The stamp duty holiday applies in England and Northern Ireland.
But yesterday the Welsh Government announced a holiday from July 25 worth £2,450 on properties up to £250,000, restricted to homebuyers rather than investors.
Tianna Dash, 31
Offer too good to miss, sis…
Tania, 35, and Tianna Dash, 31, calculate they will save up to £6,300 in costs which will be the perfect opportunity to start their buy-to-let portfolio.
The sisters are looking to buy property where they live in Liverpool and believe the stamp duty cut is too good to miss.
They want to become full-time developers, insisting: “We will continue to invest in buy-to-let even when the stamp duty holiday expires.”
Tania Dash, 35
First-time buyer Paul is quids in
First-time home buyers like Paul Bishton, will save thousands of pounds thanks to the new rules.
Last October, the 26-year-old had an offer accepted on a £375,000 new build one-bedroom flat in Leytonstone, east London.
His transaction stalled in the pandemic, like many others, but he is now pressing ahead.
As a first-time buyer, Paul would previously have benefited from the first-time buyer stamp duty exemption on the first £300,000, while paying 5 percent on the remaining £75,000.
Now he will pay no stamp duty at all, saving him £3,750.
Many say the stamp duty holiday could drive up prices and make life harder for first-time buyers, but Paul is now safely on the property ladder.
He added: “If my new mortgage application is approved, I’ll complete on July 31.”
First-time home buyer Paul Bishton
Comment by Harvey Jones
The British housing market is back. It doesn’t take much to persuade Britons to go property hunting again and buyers are out in force.
Millions of us spent the lockdown sitting in front of our laptops and tables, browsing property portals and estate agent websites in search of our next dream home.
That has led to a lot of pent-up demand, which is now being unleashed by Chancellor Rishi Sunak’s stamp duty holiday on properties that are worth up to £500,000.

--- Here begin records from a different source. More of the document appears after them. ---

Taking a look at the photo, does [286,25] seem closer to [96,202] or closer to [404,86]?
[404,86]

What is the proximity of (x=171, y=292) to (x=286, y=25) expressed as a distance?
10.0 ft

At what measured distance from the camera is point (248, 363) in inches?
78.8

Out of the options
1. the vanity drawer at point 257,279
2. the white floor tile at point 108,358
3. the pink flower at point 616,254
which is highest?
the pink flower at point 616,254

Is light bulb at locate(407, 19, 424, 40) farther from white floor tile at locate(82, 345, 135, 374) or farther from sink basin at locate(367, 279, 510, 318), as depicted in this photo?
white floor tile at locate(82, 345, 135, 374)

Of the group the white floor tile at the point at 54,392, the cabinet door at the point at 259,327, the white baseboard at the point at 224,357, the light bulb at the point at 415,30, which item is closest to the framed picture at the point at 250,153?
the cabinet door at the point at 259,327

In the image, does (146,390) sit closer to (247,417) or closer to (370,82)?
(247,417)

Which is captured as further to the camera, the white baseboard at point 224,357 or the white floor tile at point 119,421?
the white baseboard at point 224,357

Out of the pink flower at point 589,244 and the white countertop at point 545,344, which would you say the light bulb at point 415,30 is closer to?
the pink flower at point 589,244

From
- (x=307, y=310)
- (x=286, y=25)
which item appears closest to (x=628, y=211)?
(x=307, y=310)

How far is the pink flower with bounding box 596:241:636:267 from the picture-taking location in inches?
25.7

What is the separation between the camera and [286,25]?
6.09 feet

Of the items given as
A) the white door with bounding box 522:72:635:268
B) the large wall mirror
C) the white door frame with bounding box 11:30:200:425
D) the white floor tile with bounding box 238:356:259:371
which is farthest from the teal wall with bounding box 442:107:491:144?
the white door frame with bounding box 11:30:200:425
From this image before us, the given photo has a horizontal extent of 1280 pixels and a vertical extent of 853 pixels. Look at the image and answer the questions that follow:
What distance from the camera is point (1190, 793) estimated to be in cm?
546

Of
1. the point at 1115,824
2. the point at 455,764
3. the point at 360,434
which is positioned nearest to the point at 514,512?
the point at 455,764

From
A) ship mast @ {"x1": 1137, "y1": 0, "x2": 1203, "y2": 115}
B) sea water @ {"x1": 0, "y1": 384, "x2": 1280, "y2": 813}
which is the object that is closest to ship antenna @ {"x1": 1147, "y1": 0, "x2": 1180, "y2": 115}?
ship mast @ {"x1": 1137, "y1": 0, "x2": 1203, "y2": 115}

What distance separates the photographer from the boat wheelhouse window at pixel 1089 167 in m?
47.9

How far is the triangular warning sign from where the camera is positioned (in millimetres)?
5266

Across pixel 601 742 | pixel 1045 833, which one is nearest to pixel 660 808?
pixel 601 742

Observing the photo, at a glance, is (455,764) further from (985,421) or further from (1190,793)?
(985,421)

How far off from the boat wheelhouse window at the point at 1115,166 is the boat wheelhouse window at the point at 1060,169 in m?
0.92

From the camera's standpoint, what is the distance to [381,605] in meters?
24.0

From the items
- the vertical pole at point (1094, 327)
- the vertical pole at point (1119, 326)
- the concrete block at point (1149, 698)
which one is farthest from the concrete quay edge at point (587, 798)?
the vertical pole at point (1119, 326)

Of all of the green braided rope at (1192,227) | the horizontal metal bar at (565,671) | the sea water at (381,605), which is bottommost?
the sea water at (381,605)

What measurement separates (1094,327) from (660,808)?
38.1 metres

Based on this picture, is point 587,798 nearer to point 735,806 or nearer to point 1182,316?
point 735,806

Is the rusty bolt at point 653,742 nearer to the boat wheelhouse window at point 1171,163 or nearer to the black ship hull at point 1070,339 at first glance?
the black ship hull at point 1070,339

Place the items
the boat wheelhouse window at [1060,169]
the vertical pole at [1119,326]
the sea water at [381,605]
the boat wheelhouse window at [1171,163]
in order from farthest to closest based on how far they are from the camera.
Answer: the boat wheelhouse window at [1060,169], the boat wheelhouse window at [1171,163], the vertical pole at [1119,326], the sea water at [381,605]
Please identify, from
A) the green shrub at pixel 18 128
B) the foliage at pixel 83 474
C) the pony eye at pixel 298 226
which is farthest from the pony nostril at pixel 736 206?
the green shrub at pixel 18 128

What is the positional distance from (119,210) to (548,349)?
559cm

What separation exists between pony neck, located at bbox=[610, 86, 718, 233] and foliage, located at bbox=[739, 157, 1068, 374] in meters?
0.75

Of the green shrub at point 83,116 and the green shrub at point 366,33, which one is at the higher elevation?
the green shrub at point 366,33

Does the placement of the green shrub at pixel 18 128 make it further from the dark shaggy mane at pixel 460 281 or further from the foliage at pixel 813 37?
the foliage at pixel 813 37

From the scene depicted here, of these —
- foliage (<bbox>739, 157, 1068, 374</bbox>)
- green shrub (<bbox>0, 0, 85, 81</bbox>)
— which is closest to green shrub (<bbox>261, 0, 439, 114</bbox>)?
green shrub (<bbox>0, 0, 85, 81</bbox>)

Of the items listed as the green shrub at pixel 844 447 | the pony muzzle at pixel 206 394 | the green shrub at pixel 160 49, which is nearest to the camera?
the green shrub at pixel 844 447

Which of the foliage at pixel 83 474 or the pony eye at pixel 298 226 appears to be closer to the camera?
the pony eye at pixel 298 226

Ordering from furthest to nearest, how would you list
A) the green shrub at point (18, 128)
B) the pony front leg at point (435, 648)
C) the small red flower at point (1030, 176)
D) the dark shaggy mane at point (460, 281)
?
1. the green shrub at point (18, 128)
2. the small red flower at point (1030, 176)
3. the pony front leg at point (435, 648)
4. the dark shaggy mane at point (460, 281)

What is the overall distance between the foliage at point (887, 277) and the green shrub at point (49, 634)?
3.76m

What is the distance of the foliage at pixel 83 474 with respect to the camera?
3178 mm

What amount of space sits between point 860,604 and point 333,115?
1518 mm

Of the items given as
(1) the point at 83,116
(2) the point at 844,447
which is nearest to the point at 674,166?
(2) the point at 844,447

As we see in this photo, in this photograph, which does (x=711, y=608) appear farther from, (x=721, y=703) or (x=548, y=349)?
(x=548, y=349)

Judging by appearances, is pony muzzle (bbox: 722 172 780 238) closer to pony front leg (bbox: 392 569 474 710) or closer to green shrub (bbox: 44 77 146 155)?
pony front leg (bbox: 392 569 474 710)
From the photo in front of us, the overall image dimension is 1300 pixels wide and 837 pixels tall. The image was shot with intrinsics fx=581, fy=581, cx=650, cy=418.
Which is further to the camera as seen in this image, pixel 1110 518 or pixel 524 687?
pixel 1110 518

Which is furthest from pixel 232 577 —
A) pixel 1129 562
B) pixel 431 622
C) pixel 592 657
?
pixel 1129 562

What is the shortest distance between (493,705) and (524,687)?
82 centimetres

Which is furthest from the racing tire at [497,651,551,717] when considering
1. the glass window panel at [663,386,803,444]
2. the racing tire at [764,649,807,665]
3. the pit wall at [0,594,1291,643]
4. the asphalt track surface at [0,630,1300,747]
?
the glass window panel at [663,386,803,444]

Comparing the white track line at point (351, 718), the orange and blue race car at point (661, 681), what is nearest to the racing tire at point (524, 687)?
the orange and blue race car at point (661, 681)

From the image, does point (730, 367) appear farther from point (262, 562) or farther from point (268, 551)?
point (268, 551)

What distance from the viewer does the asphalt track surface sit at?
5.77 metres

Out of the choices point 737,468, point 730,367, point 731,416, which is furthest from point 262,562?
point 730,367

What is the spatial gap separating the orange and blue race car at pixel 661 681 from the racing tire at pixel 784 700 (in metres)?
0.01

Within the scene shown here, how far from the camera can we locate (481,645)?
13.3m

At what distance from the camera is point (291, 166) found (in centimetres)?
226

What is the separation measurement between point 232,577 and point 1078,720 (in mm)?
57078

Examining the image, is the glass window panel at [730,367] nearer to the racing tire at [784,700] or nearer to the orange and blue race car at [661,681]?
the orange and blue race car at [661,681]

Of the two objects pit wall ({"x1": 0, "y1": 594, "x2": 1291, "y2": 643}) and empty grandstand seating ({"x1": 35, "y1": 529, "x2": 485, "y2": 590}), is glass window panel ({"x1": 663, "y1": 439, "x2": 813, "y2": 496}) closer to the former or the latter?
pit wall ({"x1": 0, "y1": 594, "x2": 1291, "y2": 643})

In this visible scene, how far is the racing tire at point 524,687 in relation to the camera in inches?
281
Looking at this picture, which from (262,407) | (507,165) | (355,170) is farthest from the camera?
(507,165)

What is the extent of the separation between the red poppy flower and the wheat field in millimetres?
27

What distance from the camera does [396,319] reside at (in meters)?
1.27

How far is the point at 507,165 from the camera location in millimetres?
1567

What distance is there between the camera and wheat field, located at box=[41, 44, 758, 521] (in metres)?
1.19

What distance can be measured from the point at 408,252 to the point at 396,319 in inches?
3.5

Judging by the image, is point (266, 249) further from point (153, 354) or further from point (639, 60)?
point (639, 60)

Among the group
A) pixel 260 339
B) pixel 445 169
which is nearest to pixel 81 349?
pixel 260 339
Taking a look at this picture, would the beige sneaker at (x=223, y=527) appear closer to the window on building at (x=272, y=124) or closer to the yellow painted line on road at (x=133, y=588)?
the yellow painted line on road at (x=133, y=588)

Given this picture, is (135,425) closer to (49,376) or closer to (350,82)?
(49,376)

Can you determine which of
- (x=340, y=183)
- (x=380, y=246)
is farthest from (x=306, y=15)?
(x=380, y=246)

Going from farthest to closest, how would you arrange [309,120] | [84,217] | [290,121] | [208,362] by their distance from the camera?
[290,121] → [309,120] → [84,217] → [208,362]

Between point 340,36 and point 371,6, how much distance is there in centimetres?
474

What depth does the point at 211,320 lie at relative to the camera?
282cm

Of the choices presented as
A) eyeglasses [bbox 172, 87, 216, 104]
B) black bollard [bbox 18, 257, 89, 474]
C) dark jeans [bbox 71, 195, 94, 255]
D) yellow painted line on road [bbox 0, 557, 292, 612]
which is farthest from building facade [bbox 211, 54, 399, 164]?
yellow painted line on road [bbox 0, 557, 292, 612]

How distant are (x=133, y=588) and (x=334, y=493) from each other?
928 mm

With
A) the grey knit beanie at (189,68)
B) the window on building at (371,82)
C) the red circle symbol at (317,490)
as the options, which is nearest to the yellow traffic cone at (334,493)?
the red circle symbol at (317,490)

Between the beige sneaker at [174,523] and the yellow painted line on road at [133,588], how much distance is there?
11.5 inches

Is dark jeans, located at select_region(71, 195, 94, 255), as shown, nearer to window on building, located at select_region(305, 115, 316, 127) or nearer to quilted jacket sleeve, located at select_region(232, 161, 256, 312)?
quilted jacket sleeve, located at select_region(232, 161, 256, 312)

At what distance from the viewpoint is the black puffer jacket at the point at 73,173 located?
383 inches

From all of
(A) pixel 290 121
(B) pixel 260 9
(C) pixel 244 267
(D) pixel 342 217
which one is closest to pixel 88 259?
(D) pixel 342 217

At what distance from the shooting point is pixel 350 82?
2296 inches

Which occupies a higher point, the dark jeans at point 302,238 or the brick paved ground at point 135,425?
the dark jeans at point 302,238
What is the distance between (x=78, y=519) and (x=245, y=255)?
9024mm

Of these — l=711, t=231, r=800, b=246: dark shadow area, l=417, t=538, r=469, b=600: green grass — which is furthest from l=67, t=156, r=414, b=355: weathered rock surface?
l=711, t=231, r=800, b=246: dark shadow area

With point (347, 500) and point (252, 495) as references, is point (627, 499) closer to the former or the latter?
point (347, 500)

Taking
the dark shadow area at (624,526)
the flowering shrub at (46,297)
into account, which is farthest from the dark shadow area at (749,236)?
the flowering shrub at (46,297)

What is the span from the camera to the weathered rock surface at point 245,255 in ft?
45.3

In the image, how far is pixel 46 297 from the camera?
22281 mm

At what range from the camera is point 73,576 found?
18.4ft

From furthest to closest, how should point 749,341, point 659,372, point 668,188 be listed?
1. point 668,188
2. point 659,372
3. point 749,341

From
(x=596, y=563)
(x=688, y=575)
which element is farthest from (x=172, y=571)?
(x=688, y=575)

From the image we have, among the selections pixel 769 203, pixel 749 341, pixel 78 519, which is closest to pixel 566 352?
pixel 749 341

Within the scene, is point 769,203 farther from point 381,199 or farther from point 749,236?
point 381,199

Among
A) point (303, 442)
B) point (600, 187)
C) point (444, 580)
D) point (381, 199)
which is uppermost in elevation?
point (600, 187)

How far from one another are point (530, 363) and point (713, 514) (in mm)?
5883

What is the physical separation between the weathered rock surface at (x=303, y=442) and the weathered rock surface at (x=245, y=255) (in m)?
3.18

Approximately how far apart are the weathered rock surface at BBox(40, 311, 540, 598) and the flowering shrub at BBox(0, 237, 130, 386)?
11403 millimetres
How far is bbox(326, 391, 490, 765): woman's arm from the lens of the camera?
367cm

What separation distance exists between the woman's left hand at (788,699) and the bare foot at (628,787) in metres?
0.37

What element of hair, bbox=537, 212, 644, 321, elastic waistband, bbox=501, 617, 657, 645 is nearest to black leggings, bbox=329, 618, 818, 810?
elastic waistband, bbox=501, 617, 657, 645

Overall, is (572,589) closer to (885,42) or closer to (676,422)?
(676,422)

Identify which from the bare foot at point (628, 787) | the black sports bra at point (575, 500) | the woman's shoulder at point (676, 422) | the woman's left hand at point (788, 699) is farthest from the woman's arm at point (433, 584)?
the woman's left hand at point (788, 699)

This generous tax break will save buyers up to £15,000 – and estate agents, mortgage brokers and lenders are being inundated with demand as a result.
While Sunak’s holiday only applies in England and Northern Ireland, politicians in Wales and Scotland have been pushed into introducing their own stamp duty cuts, although these are not quite as generous.
This is the shot in the arm the housing market needs as the economic cost of the pandemic threatens to destroy confidence.
The last thing we need right now is a house price crash, on top of all the other worries afflicting the economy.
The truth is that stamp duty is a bad tax. It makes moving home to find work unnecessarily expensive and punishes older people looking to downsize from large family properties, who will pay the levy on their newer, smaller home.
Sunak should spend the next few months looking to overhaul the system, to prevent a crash and make it fit for purpose.
Could he scrap it altogether? We can dream. Future tax cuts could be in short supply, as the national debt spirals. Enjoy this holiday while it lasts.